#### PROBLEM TO WORK ON
Provide the records once more, identical to the original.

#### PROVIDED RECORDS
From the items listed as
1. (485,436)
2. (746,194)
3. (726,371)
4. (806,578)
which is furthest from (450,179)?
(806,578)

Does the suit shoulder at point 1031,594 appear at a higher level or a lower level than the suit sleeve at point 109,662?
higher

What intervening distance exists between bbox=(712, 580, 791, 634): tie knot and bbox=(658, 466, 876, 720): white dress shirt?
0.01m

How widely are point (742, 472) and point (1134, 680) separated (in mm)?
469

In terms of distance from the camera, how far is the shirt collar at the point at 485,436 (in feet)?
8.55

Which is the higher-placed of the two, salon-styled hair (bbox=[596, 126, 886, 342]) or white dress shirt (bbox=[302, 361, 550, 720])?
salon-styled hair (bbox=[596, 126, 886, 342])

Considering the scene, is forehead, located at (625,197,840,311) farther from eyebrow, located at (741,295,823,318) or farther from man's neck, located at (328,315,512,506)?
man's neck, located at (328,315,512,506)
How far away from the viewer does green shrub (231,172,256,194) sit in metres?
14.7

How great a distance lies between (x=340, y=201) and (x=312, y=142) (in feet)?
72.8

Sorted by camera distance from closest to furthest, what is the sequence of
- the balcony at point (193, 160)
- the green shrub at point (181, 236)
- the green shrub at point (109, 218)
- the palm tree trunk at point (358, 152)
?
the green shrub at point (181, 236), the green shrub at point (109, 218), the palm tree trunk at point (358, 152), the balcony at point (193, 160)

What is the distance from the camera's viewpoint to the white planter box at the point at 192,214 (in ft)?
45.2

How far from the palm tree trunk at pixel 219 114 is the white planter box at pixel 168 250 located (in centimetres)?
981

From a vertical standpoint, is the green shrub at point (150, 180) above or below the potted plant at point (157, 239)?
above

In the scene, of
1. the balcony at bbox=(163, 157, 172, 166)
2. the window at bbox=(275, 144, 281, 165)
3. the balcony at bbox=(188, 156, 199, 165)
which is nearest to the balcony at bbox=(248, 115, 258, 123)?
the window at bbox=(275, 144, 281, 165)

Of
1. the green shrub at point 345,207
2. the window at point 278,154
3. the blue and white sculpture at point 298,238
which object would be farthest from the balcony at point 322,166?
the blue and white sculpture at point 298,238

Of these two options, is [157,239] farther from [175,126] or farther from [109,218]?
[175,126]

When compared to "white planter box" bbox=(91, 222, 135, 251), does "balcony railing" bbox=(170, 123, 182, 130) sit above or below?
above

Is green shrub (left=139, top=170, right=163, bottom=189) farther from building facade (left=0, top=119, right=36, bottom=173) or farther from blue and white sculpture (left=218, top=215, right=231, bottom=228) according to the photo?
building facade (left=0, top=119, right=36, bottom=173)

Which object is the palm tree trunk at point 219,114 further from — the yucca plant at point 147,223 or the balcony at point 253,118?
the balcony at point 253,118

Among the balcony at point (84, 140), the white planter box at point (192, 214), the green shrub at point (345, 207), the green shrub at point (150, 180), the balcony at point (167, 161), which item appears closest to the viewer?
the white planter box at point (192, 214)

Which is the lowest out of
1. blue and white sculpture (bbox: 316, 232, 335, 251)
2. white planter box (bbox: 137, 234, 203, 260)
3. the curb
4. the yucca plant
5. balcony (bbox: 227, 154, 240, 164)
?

#### EXERCISE RESULT
From the items listed as
1. (485,436)
2. (746,194)
3. (726,371)
4. (806,578)
which is furthest from (450,179)?
(806,578)

Does the suit shoulder at point 1031,594 appear at a higher level or a lower level than the suit sleeve at point 109,662?
higher

What intervening distance exists between bbox=(712, 580, 791, 634): tie knot and bbox=(658, 466, 876, 720): white dress shirt?
0.01m

How widely are point (742, 472) and point (1134, 680) separated (in mm)?
469

In terms of distance from the camera, how far is the shirt collar at the point at 485,436 (in feet)?
8.55

Which is the higher-placed of the two, salon-styled hair (bbox=[596, 126, 886, 342]) or white dress shirt (bbox=[302, 361, 550, 720])?
salon-styled hair (bbox=[596, 126, 886, 342])

Considering the scene, is forehead, located at (625,197,840,311) farther from eyebrow, located at (741,295,823,318) or farther from man's neck, located at (328,315,512,506)?
man's neck, located at (328,315,512,506)
How far away from the viewer does green shrub (231,172,256,194) sit in metres?
14.7

How great a distance lies between (x=340, y=201) and (x=312, y=142) (in feet)?
72.8

Sorted by camera distance from closest to furthest, what is the sequence of
- the balcony at point (193, 160)
- the green shrub at point (181, 236)
- the green shrub at point (109, 218)
- the palm tree trunk at point (358, 152)
?
the green shrub at point (181, 236), the green shrub at point (109, 218), the palm tree trunk at point (358, 152), the balcony at point (193, 160)

What is the distance from the camera's viewpoint to the white planter box at the point at 192,214 (in ft)?
45.2

How far from the palm tree trunk at pixel 219 114 is the white planter box at pixel 168 250 located (in centimetres)?
981

From a vertical standpoint, is the green shrub at point (150, 180) above or below the potted plant at point (157, 239)?
above

In the scene, of
1. the balcony at bbox=(163, 157, 172, 166)
2. the window at bbox=(275, 144, 281, 165)
3. the balcony at bbox=(188, 156, 199, 165)
which is nearest to the balcony at bbox=(248, 115, 258, 123)?
the window at bbox=(275, 144, 281, 165)

Of
1. the green shrub at point 345,207
2. the window at point 278,154
3. the blue and white sculpture at point 298,238
which object would be farthest from the balcony at point 322,166?
the blue and white sculpture at point 298,238

Of these two options, is [157,239] farther from [175,126] or farther from [109,218]?
[175,126]

When compared to "white planter box" bbox=(91, 222, 135, 251), does "balcony railing" bbox=(170, 123, 182, 130) sit above or below?
above

Is green shrub (left=139, top=170, right=163, bottom=189) farther from building facade (left=0, top=119, right=36, bottom=173) or farther from blue and white sculpture (left=218, top=215, right=231, bottom=228) according to the photo?
building facade (left=0, top=119, right=36, bottom=173)

Which object is the palm tree trunk at point 219,114 further from — the yucca plant at point 147,223 or the balcony at point 253,118?
the balcony at point 253,118

Among the balcony at point (84, 140), the white planter box at point (192, 214), the green shrub at point (345, 207), the green shrub at point (150, 180), the balcony at point (167, 161), which item appears closest to the viewer?
the white planter box at point (192, 214)

Which is the lowest out of
1. blue and white sculpture (bbox: 316, 232, 335, 251)
2. white planter box (bbox: 137, 234, 203, 260)
3. the curb
4. the yucca plant
5. balcony (bbox: 227, 154, 240, 164)
?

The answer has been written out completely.